— Source document —
** start **
# New Hotel coming to the Watuppa Railway!



## Tom Lapointe (Jan 2, 2008)

Back in March, a long-time friend of mine & former local hobby shop owner (Bill Days) passed away.







About a month ago, his wife contacted me to see if I was interested in buying any of the G gauge equipment remaining in his estate*. *Most of the equipment was older Bachmann "Big Hauler" sets, & since I already have 2 of the Gen 5 "Annies" on the roster, I wasm't really interested in buying any of it for myself, but I spent several hours with her helping her appraise the trains for her to sell on her own at an upcoming local train show. What *did *catch my eye, though, were a couple of *scratch-built structures *Bill had built (& he was quite a good modeler







). One was a station which was in rough shape (missing its roof!







- She said it got clobbered by a neighbor kid's baseball!
** end **
— What to do —
A - According to the Watuppa Railway post, what were most of the items of equipment in Bill Days's estate?
B - Restate a passage of the Watuppa Railway post, starting at the words "About a month" and ending after "(missing its roof!", with "appraise" changed to "price".
The records are separate material, unconnected to the Watuppa Railway post.

— Dataset —
** start **
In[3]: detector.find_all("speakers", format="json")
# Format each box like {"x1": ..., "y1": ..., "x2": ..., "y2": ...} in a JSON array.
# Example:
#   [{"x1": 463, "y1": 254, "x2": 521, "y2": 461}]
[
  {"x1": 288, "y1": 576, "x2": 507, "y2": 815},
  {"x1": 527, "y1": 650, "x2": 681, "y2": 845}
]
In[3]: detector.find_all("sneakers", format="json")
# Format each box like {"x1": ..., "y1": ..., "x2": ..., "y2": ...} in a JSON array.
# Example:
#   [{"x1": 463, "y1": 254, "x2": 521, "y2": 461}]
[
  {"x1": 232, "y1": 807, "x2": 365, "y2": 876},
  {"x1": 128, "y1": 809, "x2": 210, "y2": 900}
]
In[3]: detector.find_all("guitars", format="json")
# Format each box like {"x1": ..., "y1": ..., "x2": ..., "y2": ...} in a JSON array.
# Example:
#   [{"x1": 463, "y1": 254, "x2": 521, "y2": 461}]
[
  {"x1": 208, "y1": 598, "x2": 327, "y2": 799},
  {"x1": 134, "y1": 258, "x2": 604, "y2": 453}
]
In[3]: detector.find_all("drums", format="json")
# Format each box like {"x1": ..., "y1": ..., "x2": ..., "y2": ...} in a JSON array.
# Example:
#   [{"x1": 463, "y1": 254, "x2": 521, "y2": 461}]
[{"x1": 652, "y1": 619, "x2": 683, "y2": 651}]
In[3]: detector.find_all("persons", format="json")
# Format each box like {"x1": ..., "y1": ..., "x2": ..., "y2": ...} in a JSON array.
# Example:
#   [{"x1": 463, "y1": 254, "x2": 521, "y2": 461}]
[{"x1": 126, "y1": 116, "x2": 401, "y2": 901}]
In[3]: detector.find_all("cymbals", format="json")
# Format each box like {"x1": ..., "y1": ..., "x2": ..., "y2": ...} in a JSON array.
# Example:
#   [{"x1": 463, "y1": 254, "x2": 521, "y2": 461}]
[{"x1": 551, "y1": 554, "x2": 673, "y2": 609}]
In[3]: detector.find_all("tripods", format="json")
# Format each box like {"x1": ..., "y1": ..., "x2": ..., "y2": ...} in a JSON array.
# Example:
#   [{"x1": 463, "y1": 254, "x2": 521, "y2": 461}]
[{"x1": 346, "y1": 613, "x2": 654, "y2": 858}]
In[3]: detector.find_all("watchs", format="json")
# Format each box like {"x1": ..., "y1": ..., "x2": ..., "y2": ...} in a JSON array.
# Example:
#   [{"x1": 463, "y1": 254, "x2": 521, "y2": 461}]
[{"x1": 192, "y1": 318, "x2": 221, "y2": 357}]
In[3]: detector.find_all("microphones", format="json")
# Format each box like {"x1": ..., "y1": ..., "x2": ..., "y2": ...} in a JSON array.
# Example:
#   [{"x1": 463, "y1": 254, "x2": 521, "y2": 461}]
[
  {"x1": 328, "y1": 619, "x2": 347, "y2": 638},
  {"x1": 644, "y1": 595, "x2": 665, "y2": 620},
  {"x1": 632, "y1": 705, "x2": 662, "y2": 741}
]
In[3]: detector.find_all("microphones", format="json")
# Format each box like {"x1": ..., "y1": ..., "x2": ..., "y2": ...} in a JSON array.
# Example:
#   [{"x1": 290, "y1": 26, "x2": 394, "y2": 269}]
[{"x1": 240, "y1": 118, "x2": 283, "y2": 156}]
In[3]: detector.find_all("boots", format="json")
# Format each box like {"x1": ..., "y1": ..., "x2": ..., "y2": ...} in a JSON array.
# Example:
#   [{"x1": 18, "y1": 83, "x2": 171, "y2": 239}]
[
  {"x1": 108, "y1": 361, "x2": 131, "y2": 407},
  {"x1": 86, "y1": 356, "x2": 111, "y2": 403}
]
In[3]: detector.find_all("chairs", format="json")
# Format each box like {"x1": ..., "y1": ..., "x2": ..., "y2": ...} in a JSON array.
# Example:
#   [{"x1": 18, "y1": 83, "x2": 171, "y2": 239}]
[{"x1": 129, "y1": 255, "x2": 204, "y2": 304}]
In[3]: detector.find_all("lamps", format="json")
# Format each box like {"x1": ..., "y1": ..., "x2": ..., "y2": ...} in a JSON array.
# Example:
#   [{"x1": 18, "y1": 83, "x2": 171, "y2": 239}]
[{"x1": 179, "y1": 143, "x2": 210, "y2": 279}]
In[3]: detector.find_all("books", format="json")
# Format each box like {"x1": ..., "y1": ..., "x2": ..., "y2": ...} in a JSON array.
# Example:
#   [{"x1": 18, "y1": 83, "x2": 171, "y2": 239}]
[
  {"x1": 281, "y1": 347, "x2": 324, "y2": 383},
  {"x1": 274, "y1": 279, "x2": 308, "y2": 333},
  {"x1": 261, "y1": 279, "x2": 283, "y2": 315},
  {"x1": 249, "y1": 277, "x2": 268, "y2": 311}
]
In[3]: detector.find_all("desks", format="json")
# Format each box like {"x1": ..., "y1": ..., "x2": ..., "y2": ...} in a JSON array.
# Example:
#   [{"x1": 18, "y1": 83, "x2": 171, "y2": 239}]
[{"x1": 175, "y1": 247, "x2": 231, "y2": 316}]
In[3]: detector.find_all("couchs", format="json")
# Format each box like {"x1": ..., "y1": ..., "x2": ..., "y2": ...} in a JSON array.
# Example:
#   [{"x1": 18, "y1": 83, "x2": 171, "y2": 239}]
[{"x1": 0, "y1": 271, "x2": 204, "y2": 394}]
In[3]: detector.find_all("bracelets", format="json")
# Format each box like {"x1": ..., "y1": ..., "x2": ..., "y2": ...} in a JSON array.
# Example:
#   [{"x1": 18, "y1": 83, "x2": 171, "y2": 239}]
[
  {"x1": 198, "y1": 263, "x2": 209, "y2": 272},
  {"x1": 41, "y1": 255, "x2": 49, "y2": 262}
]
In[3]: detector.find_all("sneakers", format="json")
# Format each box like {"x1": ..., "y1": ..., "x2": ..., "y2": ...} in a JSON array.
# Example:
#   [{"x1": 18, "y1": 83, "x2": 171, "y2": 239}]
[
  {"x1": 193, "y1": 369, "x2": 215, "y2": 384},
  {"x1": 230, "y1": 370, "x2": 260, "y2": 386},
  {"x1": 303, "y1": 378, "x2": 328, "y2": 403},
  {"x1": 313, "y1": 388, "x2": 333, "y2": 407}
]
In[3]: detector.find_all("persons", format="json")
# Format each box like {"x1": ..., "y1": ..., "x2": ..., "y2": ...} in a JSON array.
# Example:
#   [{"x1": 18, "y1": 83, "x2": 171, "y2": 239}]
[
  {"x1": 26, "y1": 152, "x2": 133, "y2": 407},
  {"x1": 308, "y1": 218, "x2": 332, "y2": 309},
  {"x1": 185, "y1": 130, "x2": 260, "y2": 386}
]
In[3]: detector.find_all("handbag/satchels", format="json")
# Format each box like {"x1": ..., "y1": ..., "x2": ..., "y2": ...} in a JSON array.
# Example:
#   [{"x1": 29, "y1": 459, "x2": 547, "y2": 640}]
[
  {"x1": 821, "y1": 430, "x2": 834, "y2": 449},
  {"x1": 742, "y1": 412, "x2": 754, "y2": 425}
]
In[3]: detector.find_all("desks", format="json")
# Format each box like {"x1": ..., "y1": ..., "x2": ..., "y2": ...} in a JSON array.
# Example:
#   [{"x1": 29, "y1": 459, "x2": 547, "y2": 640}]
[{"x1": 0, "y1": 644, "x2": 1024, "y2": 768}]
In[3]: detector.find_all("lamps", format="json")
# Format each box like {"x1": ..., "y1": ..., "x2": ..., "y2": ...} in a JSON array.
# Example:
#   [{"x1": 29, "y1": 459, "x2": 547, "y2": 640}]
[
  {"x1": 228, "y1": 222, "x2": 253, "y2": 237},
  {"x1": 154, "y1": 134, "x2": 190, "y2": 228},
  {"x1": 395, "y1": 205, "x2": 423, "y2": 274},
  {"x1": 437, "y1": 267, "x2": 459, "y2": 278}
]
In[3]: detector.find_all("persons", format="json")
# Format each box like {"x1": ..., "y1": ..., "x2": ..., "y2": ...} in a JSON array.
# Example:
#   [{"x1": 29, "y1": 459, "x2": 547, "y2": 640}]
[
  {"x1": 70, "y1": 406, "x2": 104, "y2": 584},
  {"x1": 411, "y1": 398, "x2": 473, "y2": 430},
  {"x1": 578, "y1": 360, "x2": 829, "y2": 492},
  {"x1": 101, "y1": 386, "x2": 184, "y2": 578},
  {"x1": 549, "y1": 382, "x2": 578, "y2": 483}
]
** end **
— Correct answers —
A - Older Bachmann "Big Hauler" sets.

B -
About a month ago, his wife contacted me to see if I was interested in buying any of the G gauge equipment remaining in his estate*. *Most of the equipment was older Bachmann "Big Hauler" sets, & since I already have 2 of the Gen 5 "Annies" on the roster, I wasm't really interested in buying any of it for myself, but I spent several hours with her helping her price the trains for her to sell on her own at an upcoming local train show. What *did *catch my eye, though, were a couple of *scratch-built structures *Bill had built (& he was quite a good modeler







). One was a station which was in rough shape (missing its roof!